begin

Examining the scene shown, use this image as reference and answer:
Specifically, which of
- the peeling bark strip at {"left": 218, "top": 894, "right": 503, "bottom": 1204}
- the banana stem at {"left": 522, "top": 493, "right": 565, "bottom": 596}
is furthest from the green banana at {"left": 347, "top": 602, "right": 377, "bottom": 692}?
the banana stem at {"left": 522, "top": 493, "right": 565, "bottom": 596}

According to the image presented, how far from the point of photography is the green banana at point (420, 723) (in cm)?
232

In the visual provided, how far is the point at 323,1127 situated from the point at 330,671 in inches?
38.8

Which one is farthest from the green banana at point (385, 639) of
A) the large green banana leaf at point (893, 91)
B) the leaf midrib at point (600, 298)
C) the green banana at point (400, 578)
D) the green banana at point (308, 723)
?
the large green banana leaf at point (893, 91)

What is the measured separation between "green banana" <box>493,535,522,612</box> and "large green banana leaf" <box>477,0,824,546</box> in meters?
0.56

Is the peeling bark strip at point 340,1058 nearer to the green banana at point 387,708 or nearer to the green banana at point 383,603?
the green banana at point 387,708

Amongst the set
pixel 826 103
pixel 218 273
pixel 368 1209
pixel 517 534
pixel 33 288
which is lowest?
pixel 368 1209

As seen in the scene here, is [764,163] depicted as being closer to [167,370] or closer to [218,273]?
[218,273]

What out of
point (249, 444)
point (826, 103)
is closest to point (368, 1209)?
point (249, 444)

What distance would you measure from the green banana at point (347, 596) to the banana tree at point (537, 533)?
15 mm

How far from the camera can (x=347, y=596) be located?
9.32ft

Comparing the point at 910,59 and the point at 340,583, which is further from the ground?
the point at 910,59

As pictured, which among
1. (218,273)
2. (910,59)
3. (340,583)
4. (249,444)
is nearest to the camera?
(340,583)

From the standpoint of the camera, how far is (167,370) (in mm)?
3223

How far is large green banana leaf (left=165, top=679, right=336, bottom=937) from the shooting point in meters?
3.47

end

**Problem statement:**
Reproduce the items from the line containing "According to the" through the end of the items, swapping "camera" for "lens" and leaving all else unchanged.

**Answer for this exercise:**
According to the image presented, how far from the point of photography is the green banana at point (420, 723) (in cm)?
232

In the visual provided, how far is the point at 323,1127 situated from the point at 330,671 in inches?
38.8

Which one is farthest from the green banana at point (385, 639) of
A) the large green banana leaf at point (893, 91)
B) the leaf midrib at point (600, 298)
C) the green banana at point (400, 578)
D) the green banana at point (308, 723)
?
the large green banana leaf at point (893, 91)

What is the measured separation between "green banana" <box>493,535,522,612</box> and "large green banana leaf" <box>477,0,824,546</box> in meters?
0.56

Is the peeling bark strip at point 340,1058 nearer to the green banana at point 387,708 or nearer to the green banana at point 383,603?
the green banana at point 387,708

Amongst the set
pixel 826 103
pixel 218 273
pixel 368 1209
pixel 517 534
pixel 33 288
which is lowest?
pixel 368 1209

As seen in the scene here, is [764,163] depicted as being closer to [167,370] or closer to [218,273]?
[218,273]

What out of
point (249, 444)
point (826, 103)
is closest to point (368, 1209)?
point (249, 444)

What distance would you measure from the green banana at point (347, 596) to the banana tree at point (537, 533)?
15 mm

How far from the lens can (x=347, y=596) be located?
9.32ft

Comparing the point at 910,59 and the point at 340,583, which is further from the ground?
the point at 910,59

As pictured, which among
1. (218,273)
2. (910,59)
3. (340,583)
4. (249,444)
is nearest to the lens?
(340,583)

From the standpoint of the lens, how far is (167,370) (in mm)?
3223

How far is large green banana leaf (left=165, top=679, right=336, bottom=937) from the shooting point in meters?
3.47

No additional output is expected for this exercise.